- **TEXT SHOWN**
Writing an ECS with Python and Tkinter

The Specification

Recently at Uni we were given a piece of coursework that had us write a game in python. Normally, this is no big deal: simply import pygame, write a while not quit: ... loop, and be done with it. The catch was that we weren't allowed to use any non-standard features (i.e. no pip). This meant that pygame, pillow, and many other useful libraries were unavailable, and the only remaining windowing option was Tkinter. Now, I like to do things from scratch as much as the next person, but I would not have been the first to suggest Tkinter as a (viable) game development framework. But the coursework specification had had its say, and thus Tkinter it was to be.

Tkinter as a Game Engine

For fun and profit I decided to write an ECS game engine in python. Partly because I had never done an ECS engine before, and wanted to learn about the upsides and downsides of the ECS paradigm. Partly because I like to make my life harder than it has to be. Mainly because python is inherently slow and I wanted to make the game engine as fast as possible to amortize the cost of the language. Thus I started reading up about ECS and Tkinter. A great resource for Tk is effbot.org, which I used extensively during the course of researching for the engine. It seems to be down as of 08-12-2020, which is a shame, but it is still accessible on the wayback machine.

Whilst I may be come off as negative towards Tkinter, after working with it for a bit I do think it is quite good. Its performance surprised me, as it was easily able to draw thousands of canvas entities and move them around without issue at 60 frames per second. It was also really easy to work with, with a simple Tk() call to initialise the entire library and then a single Canvas() and canvas.pack() call to make the game screen show up.

Overall I enjoyed the project, and below is further explanation of the ECS engine itself. For now, the code for the game engine is available on my git instance.

Basics of an ECS

ECS stands for Entity-Component-System, and is a way of designing programs that allegedly leads to very clean code, and easy composition of behaviours. If you have component A, with its relevant system (controlling said components behaviour), every entity with component A will exhibit said associated behavior (as it will be processed by system A). Say that system A causes an entity to oscillate up and down, and that you have another entity which corresponds to a rock in your scene. By simply adding component A to this other entity, it will (hopefully) start being processed by system A, and will start moving up and down.

Entities

Entities are the "things" in a game, simply unique identifiers, with no data by themselves. They represent discrete objects in the game (i.e. the player, rocks in the scene, a hidden manager object). Some ECS architectures store tags and other lightweight metadata on the Entity, which is fine, but I chose not to for "purity" and simplicity reasons.


typedef unsigned long entity_t; // as simple as a uint64

typedef struct Entity {
  unsigned long id;
  unsigned long flags;
  unsigned long tags;
  // ...

- **PROVIDED MATERIAL**
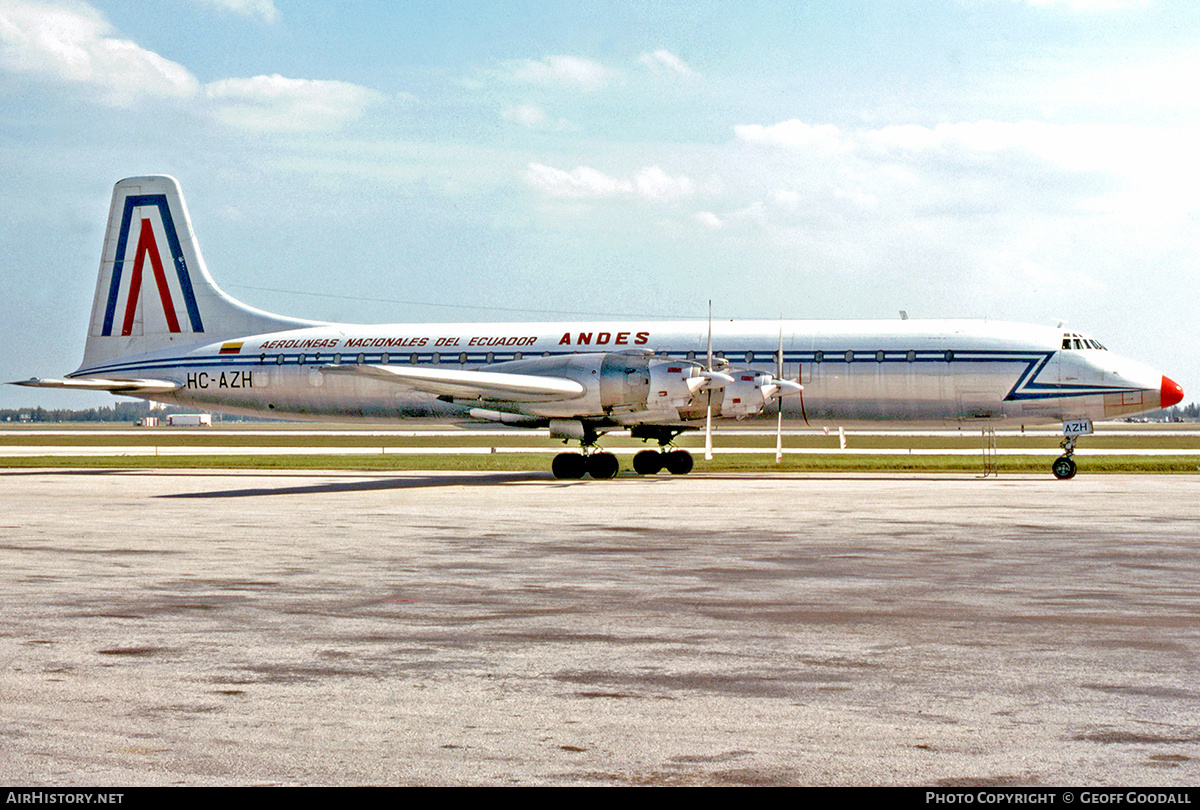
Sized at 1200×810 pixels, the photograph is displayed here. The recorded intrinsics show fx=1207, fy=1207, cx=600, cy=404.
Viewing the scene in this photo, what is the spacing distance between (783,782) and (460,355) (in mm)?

- **TASK DETAILS**
List the examples of discrete game objects that entities represent, as given in the post on writing an ECS with Python and Tkinter. Work only from the post on writing an ECS with Python and Tkinter, not from the material.

- **THE COMPLETED TASK**
- the player
- rocks in the scene
- a hidden manager object